En ce qui concerne les mises en scène problématiques, Jonas utilise des stratégies de cohérence simple à visée pragmatique, sans percevoir d’éventuel conflit de valeurs : « Ma position sur cette question, je crois qu’il est important de se protéger par le moyen qu’on juge bien, qu’ils utilisent le préservatif, qu’ils pratiquent l’abstinence, l’important est de se protéger, dans cette affaire il n’est pas question de confiance » (mise 1-v). Ensuite, il ajoute : « Le choix d’Albert et de sa petite amie est bon parce qu’il leur permet de se protéger et d’éviter une grossesse (mise 2-Jon).

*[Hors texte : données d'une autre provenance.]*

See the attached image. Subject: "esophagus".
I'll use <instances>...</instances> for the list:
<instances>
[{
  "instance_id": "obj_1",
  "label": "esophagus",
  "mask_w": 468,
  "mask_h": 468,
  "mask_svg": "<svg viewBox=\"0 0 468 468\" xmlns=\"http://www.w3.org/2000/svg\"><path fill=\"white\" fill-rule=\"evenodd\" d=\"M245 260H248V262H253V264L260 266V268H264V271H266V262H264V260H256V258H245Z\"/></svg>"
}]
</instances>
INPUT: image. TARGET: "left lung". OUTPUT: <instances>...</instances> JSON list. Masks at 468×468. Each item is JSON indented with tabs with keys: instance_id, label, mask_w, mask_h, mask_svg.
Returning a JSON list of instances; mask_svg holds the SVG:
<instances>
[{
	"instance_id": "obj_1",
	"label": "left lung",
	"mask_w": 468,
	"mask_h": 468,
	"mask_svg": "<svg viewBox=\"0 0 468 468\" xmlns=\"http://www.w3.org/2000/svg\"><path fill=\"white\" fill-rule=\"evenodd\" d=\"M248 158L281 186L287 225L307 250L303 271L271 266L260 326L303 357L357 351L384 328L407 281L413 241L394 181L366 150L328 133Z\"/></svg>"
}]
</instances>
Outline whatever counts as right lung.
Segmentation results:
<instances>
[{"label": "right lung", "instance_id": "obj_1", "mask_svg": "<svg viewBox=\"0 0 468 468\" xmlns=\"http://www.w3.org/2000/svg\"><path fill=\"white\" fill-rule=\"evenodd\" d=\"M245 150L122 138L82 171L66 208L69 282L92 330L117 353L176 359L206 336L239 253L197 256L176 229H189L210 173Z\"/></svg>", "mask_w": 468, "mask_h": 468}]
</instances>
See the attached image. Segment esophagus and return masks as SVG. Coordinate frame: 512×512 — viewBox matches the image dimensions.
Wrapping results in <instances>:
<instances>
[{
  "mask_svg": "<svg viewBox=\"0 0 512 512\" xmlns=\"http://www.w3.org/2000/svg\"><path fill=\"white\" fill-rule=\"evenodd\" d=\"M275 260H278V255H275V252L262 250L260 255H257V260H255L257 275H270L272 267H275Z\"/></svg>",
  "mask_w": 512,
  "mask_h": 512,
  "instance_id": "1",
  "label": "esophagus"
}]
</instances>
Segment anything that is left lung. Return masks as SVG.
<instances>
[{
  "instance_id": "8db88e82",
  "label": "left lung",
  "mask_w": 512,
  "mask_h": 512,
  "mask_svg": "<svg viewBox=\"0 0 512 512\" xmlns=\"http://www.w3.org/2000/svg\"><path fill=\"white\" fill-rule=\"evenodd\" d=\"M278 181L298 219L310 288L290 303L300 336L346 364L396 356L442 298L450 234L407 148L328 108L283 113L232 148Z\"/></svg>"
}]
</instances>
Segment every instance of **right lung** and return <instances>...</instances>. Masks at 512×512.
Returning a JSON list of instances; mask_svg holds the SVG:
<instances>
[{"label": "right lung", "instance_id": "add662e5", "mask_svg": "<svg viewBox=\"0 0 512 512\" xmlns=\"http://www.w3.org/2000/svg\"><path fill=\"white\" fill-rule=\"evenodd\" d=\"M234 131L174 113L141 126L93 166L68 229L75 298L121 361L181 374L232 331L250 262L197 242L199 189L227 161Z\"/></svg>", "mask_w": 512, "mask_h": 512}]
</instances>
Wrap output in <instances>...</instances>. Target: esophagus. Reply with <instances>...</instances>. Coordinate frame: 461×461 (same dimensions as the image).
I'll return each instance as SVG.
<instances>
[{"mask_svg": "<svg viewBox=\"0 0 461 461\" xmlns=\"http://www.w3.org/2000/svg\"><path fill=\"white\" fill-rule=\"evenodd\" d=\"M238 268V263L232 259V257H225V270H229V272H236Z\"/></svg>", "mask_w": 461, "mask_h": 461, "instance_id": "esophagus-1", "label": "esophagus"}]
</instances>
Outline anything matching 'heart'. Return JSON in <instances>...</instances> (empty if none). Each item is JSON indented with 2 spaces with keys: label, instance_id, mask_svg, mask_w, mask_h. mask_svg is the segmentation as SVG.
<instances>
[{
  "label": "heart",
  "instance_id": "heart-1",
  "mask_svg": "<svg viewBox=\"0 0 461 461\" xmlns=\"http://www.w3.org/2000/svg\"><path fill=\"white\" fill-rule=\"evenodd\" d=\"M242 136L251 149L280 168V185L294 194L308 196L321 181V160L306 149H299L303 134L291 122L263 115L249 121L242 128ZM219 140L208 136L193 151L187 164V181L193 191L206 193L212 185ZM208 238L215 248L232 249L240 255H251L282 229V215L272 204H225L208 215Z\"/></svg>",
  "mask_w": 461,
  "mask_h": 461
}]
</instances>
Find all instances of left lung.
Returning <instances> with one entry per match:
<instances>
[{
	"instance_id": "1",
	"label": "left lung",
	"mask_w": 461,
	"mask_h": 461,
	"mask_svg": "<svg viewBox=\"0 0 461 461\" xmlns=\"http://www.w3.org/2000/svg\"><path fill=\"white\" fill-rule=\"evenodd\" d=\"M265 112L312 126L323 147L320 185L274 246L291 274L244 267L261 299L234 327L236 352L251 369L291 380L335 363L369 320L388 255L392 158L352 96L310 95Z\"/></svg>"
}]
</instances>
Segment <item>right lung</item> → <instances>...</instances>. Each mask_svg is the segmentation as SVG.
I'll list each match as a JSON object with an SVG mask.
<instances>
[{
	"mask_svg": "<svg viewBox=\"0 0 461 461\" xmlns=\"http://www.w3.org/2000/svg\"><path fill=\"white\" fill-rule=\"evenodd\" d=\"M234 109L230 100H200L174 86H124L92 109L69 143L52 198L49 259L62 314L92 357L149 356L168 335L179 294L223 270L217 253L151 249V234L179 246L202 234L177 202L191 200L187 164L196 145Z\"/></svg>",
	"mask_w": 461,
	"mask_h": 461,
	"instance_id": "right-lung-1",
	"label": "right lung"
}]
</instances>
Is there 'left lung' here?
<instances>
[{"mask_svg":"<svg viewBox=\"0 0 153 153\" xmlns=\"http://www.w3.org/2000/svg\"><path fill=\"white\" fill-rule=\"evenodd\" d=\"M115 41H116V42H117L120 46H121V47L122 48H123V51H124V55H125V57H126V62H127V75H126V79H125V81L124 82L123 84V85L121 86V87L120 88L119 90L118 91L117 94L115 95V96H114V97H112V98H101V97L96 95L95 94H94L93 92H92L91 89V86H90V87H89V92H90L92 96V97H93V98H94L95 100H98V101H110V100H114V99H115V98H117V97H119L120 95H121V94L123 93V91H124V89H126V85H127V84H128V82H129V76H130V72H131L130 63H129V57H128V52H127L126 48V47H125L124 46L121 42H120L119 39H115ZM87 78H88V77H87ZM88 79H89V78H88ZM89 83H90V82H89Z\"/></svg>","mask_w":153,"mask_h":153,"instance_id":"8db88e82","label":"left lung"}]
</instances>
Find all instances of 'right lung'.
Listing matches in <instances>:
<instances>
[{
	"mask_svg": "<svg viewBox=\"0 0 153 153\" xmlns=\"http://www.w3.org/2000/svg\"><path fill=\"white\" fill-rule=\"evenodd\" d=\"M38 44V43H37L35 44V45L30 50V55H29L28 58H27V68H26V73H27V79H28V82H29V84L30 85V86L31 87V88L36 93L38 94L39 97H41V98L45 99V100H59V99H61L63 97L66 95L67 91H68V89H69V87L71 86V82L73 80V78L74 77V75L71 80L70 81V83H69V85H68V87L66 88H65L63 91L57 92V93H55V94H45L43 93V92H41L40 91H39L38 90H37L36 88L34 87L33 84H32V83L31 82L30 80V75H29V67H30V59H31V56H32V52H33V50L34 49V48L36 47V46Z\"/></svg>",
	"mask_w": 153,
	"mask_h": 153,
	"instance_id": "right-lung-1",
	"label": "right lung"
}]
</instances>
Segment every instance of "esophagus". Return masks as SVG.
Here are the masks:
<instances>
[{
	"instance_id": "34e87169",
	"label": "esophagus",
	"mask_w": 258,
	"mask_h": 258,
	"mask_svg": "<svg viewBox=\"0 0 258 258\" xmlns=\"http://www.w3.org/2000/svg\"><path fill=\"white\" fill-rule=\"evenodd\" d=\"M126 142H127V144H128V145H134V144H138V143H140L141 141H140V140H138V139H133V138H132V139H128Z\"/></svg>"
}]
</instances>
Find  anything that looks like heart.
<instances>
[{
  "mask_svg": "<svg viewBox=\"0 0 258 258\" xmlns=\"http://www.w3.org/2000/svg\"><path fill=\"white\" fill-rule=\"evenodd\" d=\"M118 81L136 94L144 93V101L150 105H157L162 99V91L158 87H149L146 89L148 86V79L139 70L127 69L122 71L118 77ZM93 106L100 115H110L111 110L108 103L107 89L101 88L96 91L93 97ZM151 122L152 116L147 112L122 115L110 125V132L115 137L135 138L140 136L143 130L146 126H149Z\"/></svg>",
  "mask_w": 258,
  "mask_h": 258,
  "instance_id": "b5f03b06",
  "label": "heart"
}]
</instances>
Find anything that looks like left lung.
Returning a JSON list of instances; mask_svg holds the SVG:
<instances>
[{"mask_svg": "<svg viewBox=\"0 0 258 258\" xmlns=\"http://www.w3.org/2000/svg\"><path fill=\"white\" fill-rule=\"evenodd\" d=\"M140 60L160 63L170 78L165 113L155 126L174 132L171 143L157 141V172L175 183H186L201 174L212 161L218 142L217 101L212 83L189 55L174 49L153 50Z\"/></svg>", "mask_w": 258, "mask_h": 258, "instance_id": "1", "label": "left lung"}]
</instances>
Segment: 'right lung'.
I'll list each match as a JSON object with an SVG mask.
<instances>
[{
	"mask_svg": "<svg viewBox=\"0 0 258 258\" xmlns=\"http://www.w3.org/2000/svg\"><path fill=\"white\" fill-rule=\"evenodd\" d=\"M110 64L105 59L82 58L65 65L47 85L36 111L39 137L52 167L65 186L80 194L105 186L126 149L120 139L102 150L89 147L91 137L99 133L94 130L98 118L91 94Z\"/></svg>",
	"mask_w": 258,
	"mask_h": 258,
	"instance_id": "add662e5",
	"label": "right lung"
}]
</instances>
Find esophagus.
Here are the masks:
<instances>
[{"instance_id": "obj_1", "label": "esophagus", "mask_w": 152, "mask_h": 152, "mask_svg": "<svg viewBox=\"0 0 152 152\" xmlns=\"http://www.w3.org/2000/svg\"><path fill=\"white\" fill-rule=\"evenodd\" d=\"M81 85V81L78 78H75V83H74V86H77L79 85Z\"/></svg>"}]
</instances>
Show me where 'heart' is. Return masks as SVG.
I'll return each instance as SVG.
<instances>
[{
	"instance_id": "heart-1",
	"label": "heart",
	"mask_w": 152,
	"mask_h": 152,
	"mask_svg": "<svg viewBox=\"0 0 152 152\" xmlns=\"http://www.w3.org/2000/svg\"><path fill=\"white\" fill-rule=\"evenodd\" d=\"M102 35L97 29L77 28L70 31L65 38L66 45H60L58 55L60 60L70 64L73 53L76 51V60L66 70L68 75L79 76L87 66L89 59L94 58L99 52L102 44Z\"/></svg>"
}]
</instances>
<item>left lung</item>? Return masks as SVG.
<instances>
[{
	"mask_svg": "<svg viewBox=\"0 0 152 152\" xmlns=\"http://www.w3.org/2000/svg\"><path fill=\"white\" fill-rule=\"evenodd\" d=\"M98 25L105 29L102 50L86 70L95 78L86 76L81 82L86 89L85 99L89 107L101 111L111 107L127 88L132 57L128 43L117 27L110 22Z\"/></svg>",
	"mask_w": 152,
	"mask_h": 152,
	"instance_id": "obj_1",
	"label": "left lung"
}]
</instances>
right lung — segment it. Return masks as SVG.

Dans la dernière mise en scène, Jonas fait plutôt appel à des stratégies de parade ou de modération (telles celles décrites par Camilleri, 1990). Tout se passe comme s’il fonctionnait dans l’immédiat sans se soucier des positions opposées sur la sexualité, sans se rendre compte de ses propres incohérences : « Puisque c’est sa position (le protagoniste), je n’ai aucun problème avec lui, mais s’il dit qu’il pratique l’abstinence, il devrait attendre de faire le test pour savoir si la personne n’est pas malade » (x-Jon). Malgré le ballottage observé dans les déclarations de Jonas, c’est une visée pragmatique qui domine dans son discours.

En somme, on relève chez les deux sujets à profil de diffusion une même stratégie d’évitement de tout conflit entre prescriptions religieuse et sanitaire; leurs propos assez imprécis et peu articulés, voire parfois incohérents, laissent entrevoir une sorte de repli sur la position d'autres personnes (parents ou amis) pour régler un problème, ou un manque de nuance dans les affirmations ou arguments avancés.